# Gold Top Item Analytics Notebook

This notebook builds a gold-level analytics mart for top item views by platform and year. The workflow includes:
* Importing required libraries
* Loading and cleaning the silver event data from [workspace.silver_layer.silver_event](#table)
* Filtering for item view events and aggregating views per item/year
* Identifying the most used platform for each item/year
* Ranking items by popularity within each year
* Saving the final results to [workspace.gold_layer.gold_top_item](#table)

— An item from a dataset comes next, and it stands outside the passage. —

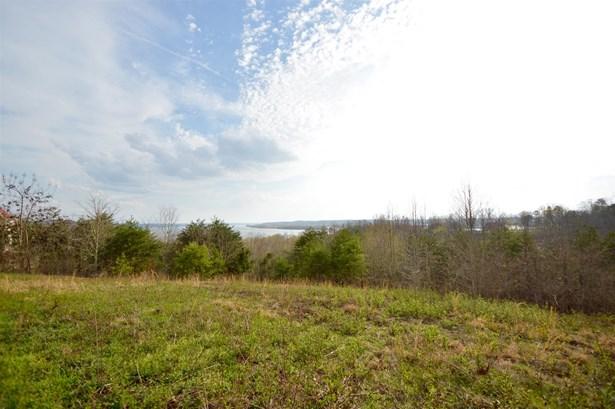 Lots and Land - Waverly, TN (photo 3)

Use this notebook to analyze item popularity trends and platform usage over time.

### Import Libraries

In [0]:
from pyspark.sql import functions as F
from pyspark.sql.window import Window

### Define Function

### Load Data

In [0]:
# Load silver_event table from workspace.silver_layer without technical columns
technical_cols = ["tc_ingestion_timestamp", "tc_source_file", "tc_bronze_id"]
silver_event_df = spark.read.table("workspace.silver_layer.silver_event").drop(*technical_cols)

### EDA

In [0]:
# Basic analysis of "event_parameter_value" column
silver_event_df.groupBy("event_parameter_value").agg(
    F.count("*").alias("count"),
    F.countDistinct("event_name").alias("distinct_event_names"),
    F.min("event_year").alias("min_year"),
    F.max("event_year").alias("max_year")
).orderBy(F.desc("count")).display()

In [0]:
# Analysis of "event_parameter_name" and "event_parameter_value"
# 1️⃣ What are the values in "event_parameter_name"?
event_param_name_values_df = silver_event_df.groupBy("event_parameter_name").agg(
    F.count("*").alias("count"),
    F.countDistinct("event_parameter_value").alias("distinct_values")
).orderBy(F.desc("count"))
display(event_param_name_values_df)

# 2️⃣ For "event_parameter_name" == "item_id", are "event_parameter_value" values integer?
item_id_param_df = silver_event_df.filter(F.col("event_parameter_name") == "item_id")
item_id_type_df = item_id_param_df.withColumn(
    "is_integer", F.col("event_parameter_value").cast("int").isNotNull()
)
integer_check_df = item_id_type_df.groupBy("is_integer").agg(F.count("*").alias("count"))
display(integer_check_df)

In [0]:
# Top Item Analytics from silver_event_df
# 1️⃣ Filter for item views only (event_name == 'view_item')
silver_event_df = silver_event_df.filter(
    (F.col("event_name") == "view_item") & (F.col("event_parameter_name") == "item_id")
)

silver_event_df = silver_event_df.withColumn("event_parameter_value",
    F.expr("try_cast(event_parameter_value as bigint)")
)

# 2️⃣ Total views per item per year
views_df = (
    silver_event_df.groupBy("event_parameter_value", "event_year")
      .agg(F.count("*").alias("total_views"))
      .withColumnRenamed("event_parameter_value", "item_id")
)

# 3️⃣ Most used platform per item/year
platform_counts = (
    silver_event_df.groupBy("event_parameter_value", "event_year", "event_platform")
      .agg(F.count("*").alias("platform_views"))
)

platform_window = (
    Window.partitionBy("event_parameter_value", "event_year")
          .orderBy(F.desc("platform_views"))
)

top_platform_df = (
    platform_counts
        .withColumn("rn", F.row_number().over(platform_window))
        .filter("rn = 1")
        .select(
            F.col("event_parameter_value").alias("item_id"),
            "event_year",
            "event_platform"
        )
)

# 4️⃣ Rank items within each year based on total views
rank_window = Window.partitionBy("event_year").orderBy(F.desc("total_views"))

ranked_df = views_df.withColumn("item_rank", F.rank().over(rank_window))

# 5️⃣ Join into final mart
top_item_df = (
    ranked_df.join(top_platform_df, ["item_id", "event_year"], "left")
)

### Save Table

In [0]:
spark.sql("CREATE SCHEMA IF NOT EXISTS gold_layer")

# Save Gold table
top_item_df.write.mode("overwrite").saveAsTable("workspace.gold_layer.gold_top_item")